All this, whether it comes to much or little, is at least more true than Diderot's assurance that henceforth for any nation in Europe to make conquests must be a moral impossibility. Napoleon Bonaparte was then a child in arms. Whether his career was on the whole a fulfilment or a contradiction of Diderot's proposition, may be disputed.
And so our sketch of the great book must at length end. Let us make one concluding remark. Is it not surprising that a man of Diderot's speculative boldness and power should have failed to rise from the mechanical arrangement of thought and knowledge, up to some higher and more commanding conception of the relation between himself in the eighteenth century, or ourselves in the nineteenth, and all those great systems of thought, method, and belief, which in various epochs and over different spaces of the globe have given to men working answers to the questions that their leading spirits were moved to put to themselves and to the iron universe around them? We constantly feel how near Diderot is to the point of view that would have brought light. We feel how very nearly ready he was to see the mental experiences of the race in east and west, not as superstition, degradation, grovelling error, but as aspects of intellectual effort and aspiration richly worthy of human interest and scientific consideration, and in their aim as well as in their substance all of one piece with the newest science and the last voices of religious or anti-religious development. Diderot was the one member of the party of Philosophers who was capable of grasping such a thought. If this guiding idea of the unity of the intellectual history of man, and the organic integrity of thought, had happily come into Diderot's mind, we should have had an Encyclopædia indeed; a survey and representation of all the questions and answers of the world, such as would in itself have suggested what questions are best worth putting, and at the same time have furnished its own answers.

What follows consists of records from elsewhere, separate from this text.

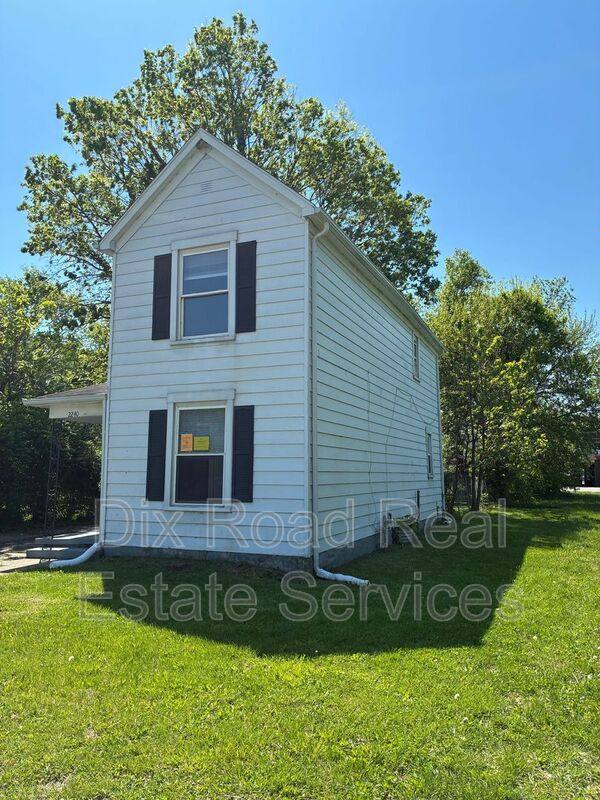 House for rent at 2240 Lakeview Ave, Dayton, OH 45417
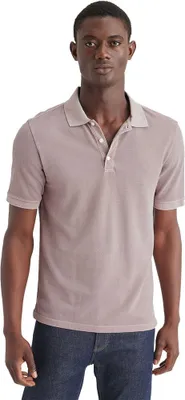 Image de Dockers Original Polo à manches courtes Beige S Homme Beige S
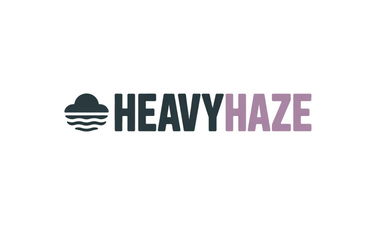 HeavyHaze.com - Creative brandable domain for sale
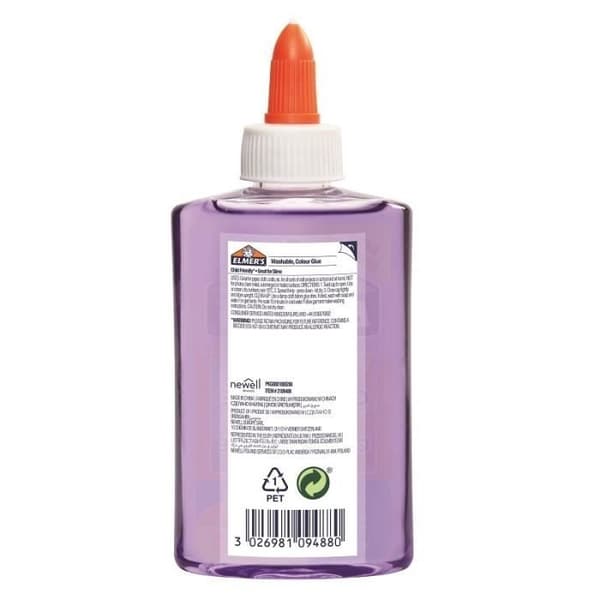 ELMER'S 2109488 KONSTNÄRT OCH HANTVERK LIM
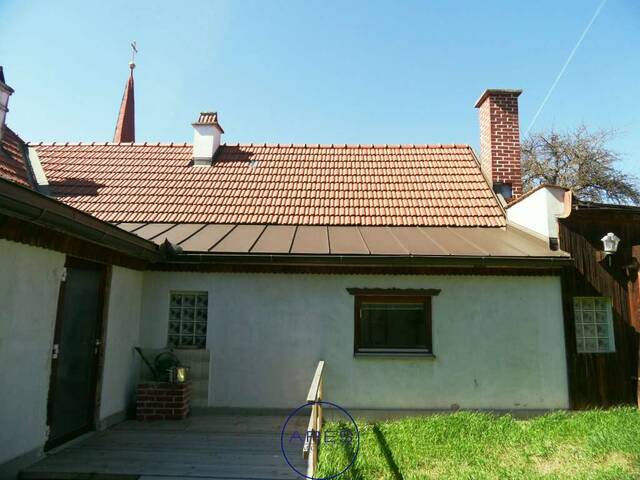 Immobilie in Kleinenzersdorf - Bauernhaus im Waldviertel - Bild 2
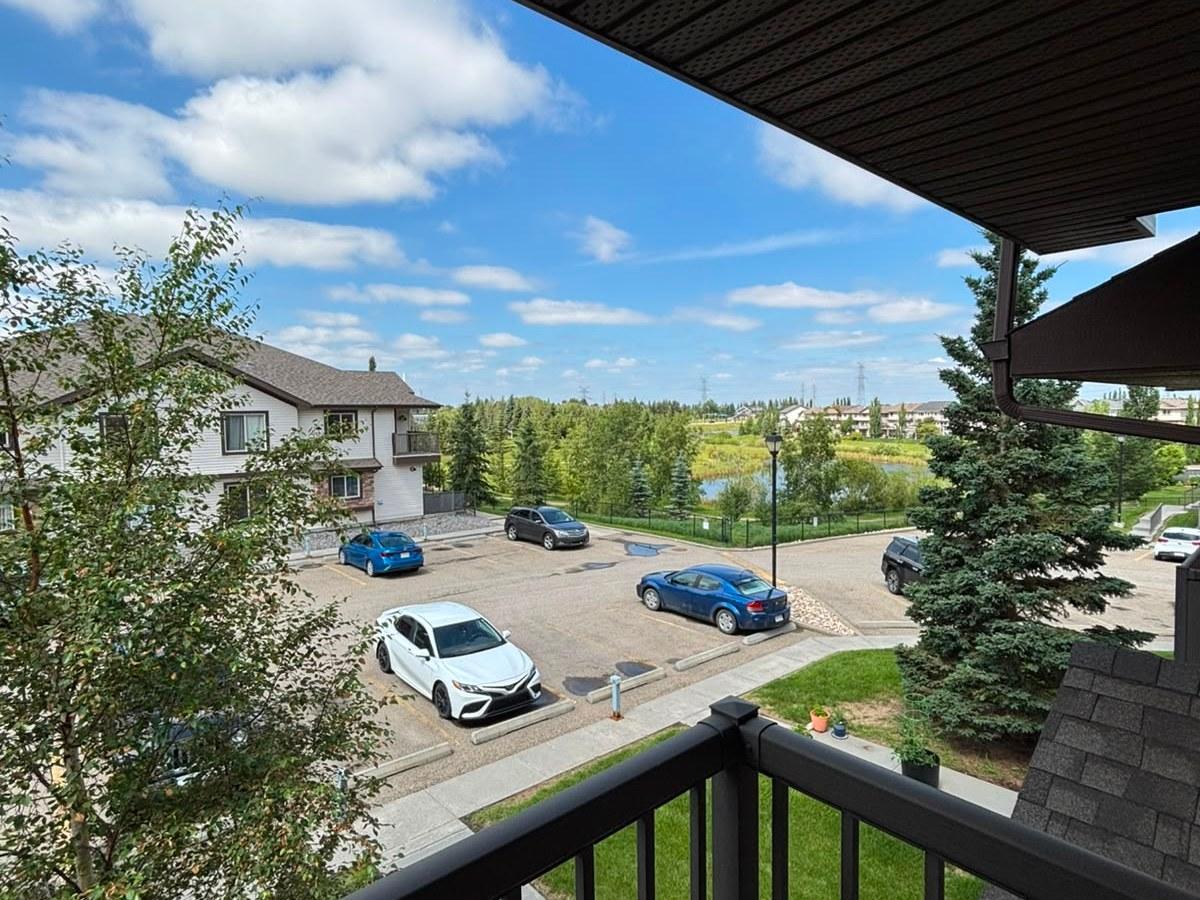 SF72 – 2 Bed | 1 Bath Townhouse in Charlesworth, SW Edmonton | #31 – 602 62 Street SW - Photo 14
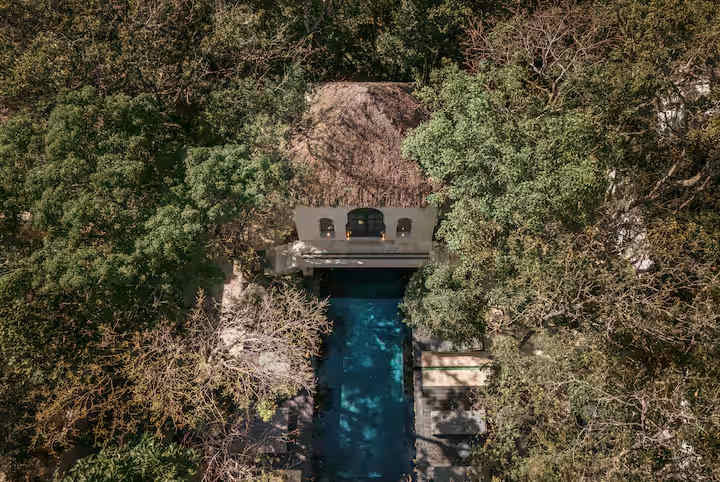 Tulum Vacation Rental
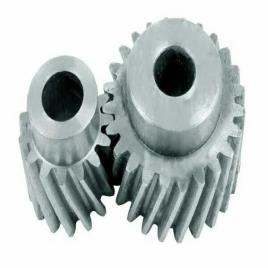 Helical Gear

For this the moment was not yet. An urgent social task lay before France and before Europe; it could not be postponed until the thinkers had worked out a scheme of philosophic completeness. The thinkers did not seriously make any effort after this completeness. The Encyclopædia was the most serious attempt, and it did not wholly fail. As I replace in my shelves this mountain of volumes, "dusky and huge, enlarging on the sight," I have a presentiment that their pages will seldom again be disturbed by me or by others. They served a great purpose a hundred years ago. They are now a monumental ruin, clothed with all the profuse associations of history. It is no Ozymandias of Egypt, king of kings, whose wrecked shape of stone and sterile memories we contemplate. We think rather of the gray and crumbling walls of an ancient stronghold reared by the endeavour of stout hands and faithful, whence in its own day and generation a band once went forth against barbarous hordes, to strike a blow for humanity and truth.